▶ [Requests]
1. Answer these questions about the Copán Bench Panel text:
(a) What is the approximate weight of each panel?
(b) Where is the panel kept today?
(c) Who discovered the panel?
2. Rewrite the Copán Bench Panel text starting with "- Material: Stone" and going on through "of royal authority.", changing "extensive" to "large".

**** Reading passage

- Material: Stone
- Size: Length of left and right panels - c. 263 cm each
- Weight: c. 321 kg (each panel)
- Writing: Mayan Script
- Created: 775 AD
- Discovered: Copan, Honduras
- Present location: British Museum, London
- Registration: Am1923, Maud.15

= Copán Bench Panel =

Mayan bench panel

The Copán Bench Panel or Copan Bench Panel is the name of a sculpted platform that was originally located in Temple 11 at the Maya site of Copán in Honduras. Discovered by the English archaeologist Alfred Maudslay in the late nineteenth century, it now forms part of the British Museum's extensive collection of ancient artefacts from Central America. Dated to the late 8th Century AD, the panel is both a work of art and a significant historical record of royal authority.

********
**** Records

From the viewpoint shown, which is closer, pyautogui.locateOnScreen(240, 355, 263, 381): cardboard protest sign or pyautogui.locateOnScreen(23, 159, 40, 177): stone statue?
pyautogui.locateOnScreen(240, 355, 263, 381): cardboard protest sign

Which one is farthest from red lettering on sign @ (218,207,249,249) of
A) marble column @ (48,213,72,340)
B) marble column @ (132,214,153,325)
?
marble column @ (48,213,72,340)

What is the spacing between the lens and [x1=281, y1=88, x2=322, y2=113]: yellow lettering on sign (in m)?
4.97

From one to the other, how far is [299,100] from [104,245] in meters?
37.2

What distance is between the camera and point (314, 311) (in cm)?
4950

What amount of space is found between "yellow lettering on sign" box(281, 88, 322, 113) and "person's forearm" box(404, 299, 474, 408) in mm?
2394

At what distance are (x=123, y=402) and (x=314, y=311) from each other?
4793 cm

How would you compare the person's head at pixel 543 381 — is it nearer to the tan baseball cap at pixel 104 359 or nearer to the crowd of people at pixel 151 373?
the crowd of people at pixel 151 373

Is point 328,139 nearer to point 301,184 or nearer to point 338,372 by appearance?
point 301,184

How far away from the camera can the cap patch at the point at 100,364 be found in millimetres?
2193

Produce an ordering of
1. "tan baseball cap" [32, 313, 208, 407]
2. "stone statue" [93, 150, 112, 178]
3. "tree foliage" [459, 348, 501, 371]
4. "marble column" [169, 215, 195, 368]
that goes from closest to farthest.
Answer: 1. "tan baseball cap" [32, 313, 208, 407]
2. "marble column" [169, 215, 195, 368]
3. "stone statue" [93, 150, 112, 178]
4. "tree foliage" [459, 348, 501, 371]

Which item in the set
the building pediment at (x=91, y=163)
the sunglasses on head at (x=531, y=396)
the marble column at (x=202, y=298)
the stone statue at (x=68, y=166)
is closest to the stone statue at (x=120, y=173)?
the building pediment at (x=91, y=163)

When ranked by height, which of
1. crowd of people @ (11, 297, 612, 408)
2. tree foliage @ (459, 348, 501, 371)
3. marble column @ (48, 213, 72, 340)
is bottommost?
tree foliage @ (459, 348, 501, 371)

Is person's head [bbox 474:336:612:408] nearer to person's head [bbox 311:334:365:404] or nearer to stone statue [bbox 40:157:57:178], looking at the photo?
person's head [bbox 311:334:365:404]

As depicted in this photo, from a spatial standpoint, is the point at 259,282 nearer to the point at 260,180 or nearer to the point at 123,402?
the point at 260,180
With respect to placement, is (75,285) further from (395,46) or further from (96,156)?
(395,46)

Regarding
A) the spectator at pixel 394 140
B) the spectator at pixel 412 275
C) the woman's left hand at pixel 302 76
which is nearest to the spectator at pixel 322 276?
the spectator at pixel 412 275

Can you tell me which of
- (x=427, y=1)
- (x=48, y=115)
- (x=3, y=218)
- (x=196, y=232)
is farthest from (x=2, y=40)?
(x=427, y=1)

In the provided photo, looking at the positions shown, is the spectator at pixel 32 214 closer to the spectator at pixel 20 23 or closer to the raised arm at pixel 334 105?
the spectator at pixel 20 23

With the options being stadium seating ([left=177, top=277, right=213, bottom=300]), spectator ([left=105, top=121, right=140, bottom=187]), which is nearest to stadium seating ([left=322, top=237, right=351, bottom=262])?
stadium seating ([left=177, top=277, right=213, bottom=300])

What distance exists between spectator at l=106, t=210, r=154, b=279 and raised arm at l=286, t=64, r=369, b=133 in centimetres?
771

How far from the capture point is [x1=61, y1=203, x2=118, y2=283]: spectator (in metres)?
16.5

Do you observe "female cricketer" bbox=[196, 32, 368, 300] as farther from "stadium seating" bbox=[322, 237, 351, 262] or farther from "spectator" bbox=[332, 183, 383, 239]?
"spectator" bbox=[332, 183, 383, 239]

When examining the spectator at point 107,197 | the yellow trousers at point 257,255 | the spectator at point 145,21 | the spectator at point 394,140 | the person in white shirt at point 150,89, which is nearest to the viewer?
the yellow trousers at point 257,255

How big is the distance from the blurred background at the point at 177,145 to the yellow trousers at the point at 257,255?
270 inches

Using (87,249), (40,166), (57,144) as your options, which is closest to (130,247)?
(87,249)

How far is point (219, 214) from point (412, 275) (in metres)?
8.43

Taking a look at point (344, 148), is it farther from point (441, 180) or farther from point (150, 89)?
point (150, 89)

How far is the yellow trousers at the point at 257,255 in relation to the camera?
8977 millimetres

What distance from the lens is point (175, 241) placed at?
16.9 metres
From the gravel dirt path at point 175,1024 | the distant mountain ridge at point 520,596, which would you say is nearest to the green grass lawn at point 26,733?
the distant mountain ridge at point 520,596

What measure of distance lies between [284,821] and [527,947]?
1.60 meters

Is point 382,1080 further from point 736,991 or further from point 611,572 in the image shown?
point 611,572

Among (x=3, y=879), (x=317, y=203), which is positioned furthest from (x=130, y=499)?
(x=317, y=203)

********
**** Records

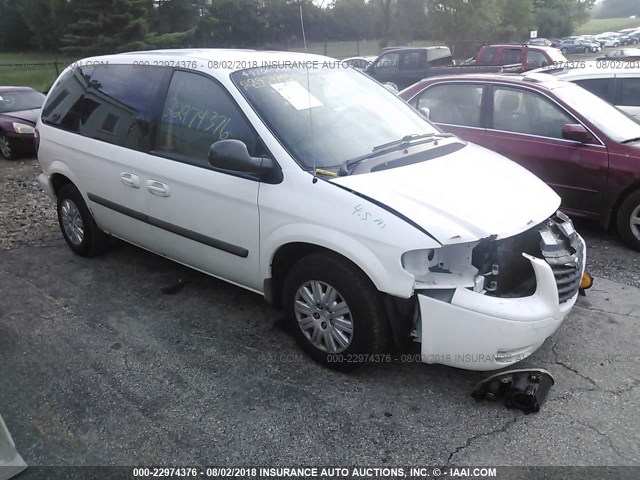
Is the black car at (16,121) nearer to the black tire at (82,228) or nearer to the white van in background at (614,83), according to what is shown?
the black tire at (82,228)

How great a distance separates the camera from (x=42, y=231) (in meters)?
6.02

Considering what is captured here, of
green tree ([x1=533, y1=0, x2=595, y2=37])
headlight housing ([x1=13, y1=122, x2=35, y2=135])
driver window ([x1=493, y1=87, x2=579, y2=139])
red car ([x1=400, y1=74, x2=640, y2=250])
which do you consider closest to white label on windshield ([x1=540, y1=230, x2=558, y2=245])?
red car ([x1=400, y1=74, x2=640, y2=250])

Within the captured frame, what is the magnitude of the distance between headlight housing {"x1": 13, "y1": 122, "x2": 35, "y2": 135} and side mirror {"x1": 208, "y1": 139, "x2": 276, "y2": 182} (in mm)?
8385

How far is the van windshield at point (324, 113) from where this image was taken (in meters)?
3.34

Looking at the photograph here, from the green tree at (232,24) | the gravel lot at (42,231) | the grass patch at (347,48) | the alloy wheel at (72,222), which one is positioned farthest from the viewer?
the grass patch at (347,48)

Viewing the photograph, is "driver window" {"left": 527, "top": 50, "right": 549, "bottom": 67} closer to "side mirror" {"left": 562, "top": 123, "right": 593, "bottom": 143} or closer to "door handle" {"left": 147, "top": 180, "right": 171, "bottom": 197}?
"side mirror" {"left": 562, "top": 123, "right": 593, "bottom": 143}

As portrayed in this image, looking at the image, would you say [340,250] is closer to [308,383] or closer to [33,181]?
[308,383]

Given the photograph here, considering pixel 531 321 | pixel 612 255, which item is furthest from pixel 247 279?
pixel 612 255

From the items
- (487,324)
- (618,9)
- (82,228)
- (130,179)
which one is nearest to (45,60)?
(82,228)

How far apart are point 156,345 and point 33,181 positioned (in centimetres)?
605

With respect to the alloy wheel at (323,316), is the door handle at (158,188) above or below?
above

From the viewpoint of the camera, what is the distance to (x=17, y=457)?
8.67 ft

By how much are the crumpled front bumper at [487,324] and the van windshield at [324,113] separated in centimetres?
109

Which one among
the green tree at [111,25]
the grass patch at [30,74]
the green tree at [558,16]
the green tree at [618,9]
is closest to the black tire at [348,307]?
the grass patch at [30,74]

********
**** Records

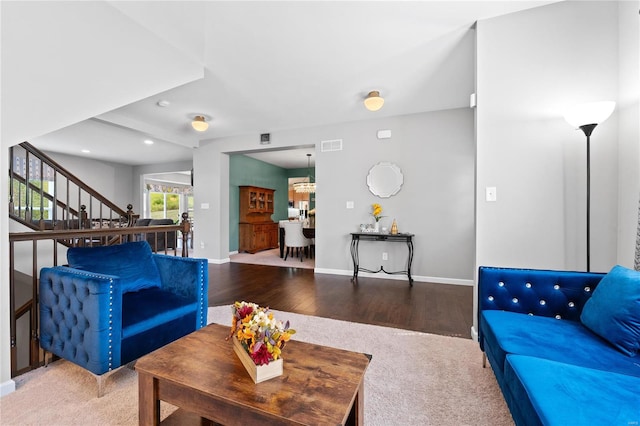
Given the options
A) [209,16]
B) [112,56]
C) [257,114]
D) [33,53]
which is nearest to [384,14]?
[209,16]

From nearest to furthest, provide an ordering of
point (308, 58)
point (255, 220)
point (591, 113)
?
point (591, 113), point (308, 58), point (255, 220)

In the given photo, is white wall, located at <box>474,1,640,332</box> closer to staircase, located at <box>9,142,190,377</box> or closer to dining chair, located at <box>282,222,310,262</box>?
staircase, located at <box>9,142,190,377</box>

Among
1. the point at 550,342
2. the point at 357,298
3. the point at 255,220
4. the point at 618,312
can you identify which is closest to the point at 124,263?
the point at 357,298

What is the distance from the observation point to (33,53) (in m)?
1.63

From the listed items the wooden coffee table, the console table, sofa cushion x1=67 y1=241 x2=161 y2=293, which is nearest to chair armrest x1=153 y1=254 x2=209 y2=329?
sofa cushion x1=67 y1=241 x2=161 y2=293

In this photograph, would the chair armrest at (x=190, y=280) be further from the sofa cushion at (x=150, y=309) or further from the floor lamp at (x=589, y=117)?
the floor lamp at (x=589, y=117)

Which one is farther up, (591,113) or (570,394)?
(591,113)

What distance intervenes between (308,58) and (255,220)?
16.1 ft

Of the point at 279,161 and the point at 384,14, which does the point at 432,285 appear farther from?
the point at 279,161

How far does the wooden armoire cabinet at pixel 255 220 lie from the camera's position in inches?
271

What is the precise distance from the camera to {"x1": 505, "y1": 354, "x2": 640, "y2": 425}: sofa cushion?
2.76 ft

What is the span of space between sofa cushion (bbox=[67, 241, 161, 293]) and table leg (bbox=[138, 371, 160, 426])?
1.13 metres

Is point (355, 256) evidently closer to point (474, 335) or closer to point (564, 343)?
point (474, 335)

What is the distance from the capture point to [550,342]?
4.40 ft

********

▶ [Full answers]
1.
(a) About 321 kg.
(b) At the British Museum in London.
(c) The English archaeologist Alfred Maudslay.

2.
- Material: Stone
- Size: Length of left and right panels - c. 263 cm each
- Weight: c. 321 kg (each panel)
- Writing: Mayan Script
- Created: 775 AD
- Discovered: Copan, Honduras
- Present location: British Museum, London
- Registration: Am1923, Maud.15

= Copán Bench Panel =

Mayan bench panel

The Copán Bench Panel or Copan Bench Panel is the name of a sculpted platform that was originally located in Temple 11 at the Maya site of Copán in Honduras. Discovered by the English archaeologist Alfred Maudslay in the late nineteenth century, it now forms part of the British Museum's large collection of ancient artefacts from Central America. Dated to the late 8th Century AD, the panel is both a work of art and a significant historical record of royal authority.